L’Oreal buys Australian owned Aesop skincare maker for $2.25bn

The transaction caps months of negotiations as other companies, including private equity firm Permira and Chinese investment firm Primavera Capital also showed interest in the Australian brand.
French skincare giant L’Oréal has agreed to acquire luxury cosmetics brand Aesop, which was founded in Melbourne before developing a cult global following, for $2.53bn (€2.32bn).
The transaction caps months of negotiations as other companies, including private equity firm Permira and Chinese investment firm Primavera Capital also showed interest in the Australian brand, owned by Brazil’s Natura & Co, people familiar with the matter told Bloomberg last month.
At L’Oreal, Aesop joins a cast of luxury brands such as Lancôme and Yves Saint Laurent as the French company bets on a continued drift toward high-end cosmetics.
L’Oreal bought Skinbetter Science, a US maker of skincare creams distributed via doctors, in recent months to boost another high-end segment it calls “active cosmetics,” with brands like as La Roche-Posay and SkinCeuticals.

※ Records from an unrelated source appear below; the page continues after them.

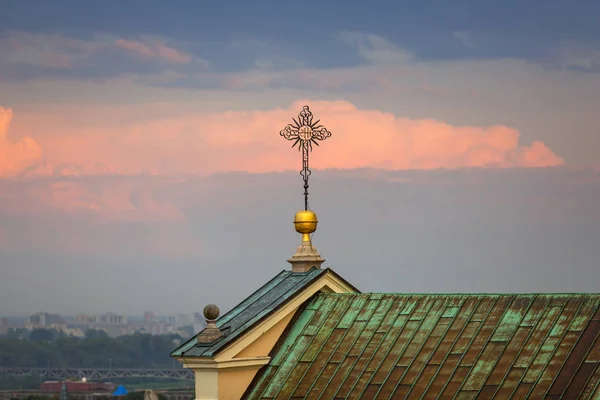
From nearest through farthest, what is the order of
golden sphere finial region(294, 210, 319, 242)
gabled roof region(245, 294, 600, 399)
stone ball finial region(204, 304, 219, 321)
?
gabled roof region(245, 294, 600, 399)
stone ball finial region(204, 304, 219, 321)
golden sphere finial region(294, 210, 319, 242)

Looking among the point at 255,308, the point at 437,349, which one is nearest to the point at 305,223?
the point at 255,308

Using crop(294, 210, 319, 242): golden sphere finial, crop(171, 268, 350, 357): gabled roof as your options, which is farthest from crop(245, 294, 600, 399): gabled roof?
crop(294, 210, 319, 242): golden sphere finial

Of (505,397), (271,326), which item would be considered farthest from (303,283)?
(505,397)

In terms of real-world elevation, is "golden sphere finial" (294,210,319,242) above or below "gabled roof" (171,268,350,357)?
above

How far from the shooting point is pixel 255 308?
36156mm

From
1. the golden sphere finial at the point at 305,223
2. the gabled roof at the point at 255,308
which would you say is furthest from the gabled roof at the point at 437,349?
the golden sphere finial at the point at 305,223

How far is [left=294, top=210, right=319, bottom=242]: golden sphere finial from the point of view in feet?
123

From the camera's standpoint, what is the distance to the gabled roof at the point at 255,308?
113 feet

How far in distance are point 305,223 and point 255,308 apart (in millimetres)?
2664

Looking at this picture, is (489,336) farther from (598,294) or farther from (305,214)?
(305,214)

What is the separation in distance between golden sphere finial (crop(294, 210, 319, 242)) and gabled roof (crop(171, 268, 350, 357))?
102 centimetres

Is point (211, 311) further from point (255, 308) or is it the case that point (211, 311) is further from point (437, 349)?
point (437, 349)

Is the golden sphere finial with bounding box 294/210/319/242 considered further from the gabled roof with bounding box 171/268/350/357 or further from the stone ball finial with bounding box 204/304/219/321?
the stone ball finial with bounding box 204/304/219/321

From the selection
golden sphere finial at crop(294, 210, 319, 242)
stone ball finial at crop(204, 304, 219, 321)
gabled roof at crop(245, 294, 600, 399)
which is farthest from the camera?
golden sphere finial at crop(294, 210, 319, 242)
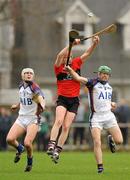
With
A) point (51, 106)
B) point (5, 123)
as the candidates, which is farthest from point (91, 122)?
point (51, 106)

The company’s luxury unit surpassed its mass-market division two years ago to become the group’s largest, and L’Oreal expects the trend to continue. Aesop also brings a focus on clean, sustainable ingredients that can appeal to young consumers, said Bernstein analyst Bruno Monteyne.

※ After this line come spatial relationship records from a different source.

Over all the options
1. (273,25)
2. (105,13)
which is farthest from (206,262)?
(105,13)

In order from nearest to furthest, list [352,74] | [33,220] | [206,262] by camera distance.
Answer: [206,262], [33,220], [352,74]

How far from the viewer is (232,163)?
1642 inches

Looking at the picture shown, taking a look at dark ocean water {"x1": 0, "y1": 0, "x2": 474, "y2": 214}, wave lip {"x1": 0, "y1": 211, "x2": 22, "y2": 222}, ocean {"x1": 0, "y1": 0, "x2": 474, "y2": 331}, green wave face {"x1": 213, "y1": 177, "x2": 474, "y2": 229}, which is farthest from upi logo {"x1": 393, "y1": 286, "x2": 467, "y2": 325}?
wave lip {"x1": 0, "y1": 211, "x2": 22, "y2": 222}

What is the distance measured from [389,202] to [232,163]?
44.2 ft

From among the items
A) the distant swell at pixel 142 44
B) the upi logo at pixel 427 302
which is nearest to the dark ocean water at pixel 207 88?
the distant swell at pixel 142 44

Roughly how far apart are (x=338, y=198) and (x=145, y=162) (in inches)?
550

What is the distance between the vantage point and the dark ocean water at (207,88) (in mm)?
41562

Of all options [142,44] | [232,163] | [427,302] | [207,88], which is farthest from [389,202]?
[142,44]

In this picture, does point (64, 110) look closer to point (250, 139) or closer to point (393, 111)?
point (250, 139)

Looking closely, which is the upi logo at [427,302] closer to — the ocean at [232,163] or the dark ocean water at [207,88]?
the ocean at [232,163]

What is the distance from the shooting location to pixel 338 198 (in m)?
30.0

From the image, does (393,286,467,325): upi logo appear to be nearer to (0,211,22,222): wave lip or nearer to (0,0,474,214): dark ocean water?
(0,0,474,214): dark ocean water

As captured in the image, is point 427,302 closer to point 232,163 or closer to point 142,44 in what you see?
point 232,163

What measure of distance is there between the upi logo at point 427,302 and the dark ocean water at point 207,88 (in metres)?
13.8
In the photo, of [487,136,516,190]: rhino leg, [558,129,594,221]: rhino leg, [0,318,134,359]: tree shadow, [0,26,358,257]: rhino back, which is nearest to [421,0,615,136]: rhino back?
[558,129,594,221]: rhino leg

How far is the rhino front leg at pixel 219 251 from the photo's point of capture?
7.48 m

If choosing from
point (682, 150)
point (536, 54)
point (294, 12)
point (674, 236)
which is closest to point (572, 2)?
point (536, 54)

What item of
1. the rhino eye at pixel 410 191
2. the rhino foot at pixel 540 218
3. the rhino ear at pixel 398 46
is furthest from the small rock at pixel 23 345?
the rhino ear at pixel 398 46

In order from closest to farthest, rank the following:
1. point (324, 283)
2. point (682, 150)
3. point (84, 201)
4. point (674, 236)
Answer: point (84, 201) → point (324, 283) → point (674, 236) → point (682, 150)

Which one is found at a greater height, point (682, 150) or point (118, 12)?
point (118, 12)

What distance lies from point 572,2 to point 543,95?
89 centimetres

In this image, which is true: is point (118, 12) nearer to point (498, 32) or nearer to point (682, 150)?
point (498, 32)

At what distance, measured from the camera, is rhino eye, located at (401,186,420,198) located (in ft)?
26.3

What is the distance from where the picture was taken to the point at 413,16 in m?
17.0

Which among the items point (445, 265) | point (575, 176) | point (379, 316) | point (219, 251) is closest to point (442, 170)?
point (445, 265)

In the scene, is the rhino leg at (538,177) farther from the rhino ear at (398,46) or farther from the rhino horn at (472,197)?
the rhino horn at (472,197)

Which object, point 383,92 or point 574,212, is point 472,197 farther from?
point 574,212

For the Brazilian beauty firm Natura, the transaction will help cut debt and focus on turning around other businesses. Natura’s US depository receipts surged as much as 15% in late trading after the deal was announced.
Aesop opened two stores in China recently and they’ve become the brand’s top sellers worldwide, underscoring its potential there, according to Rogerio Fujimori, an analyst at Stifel.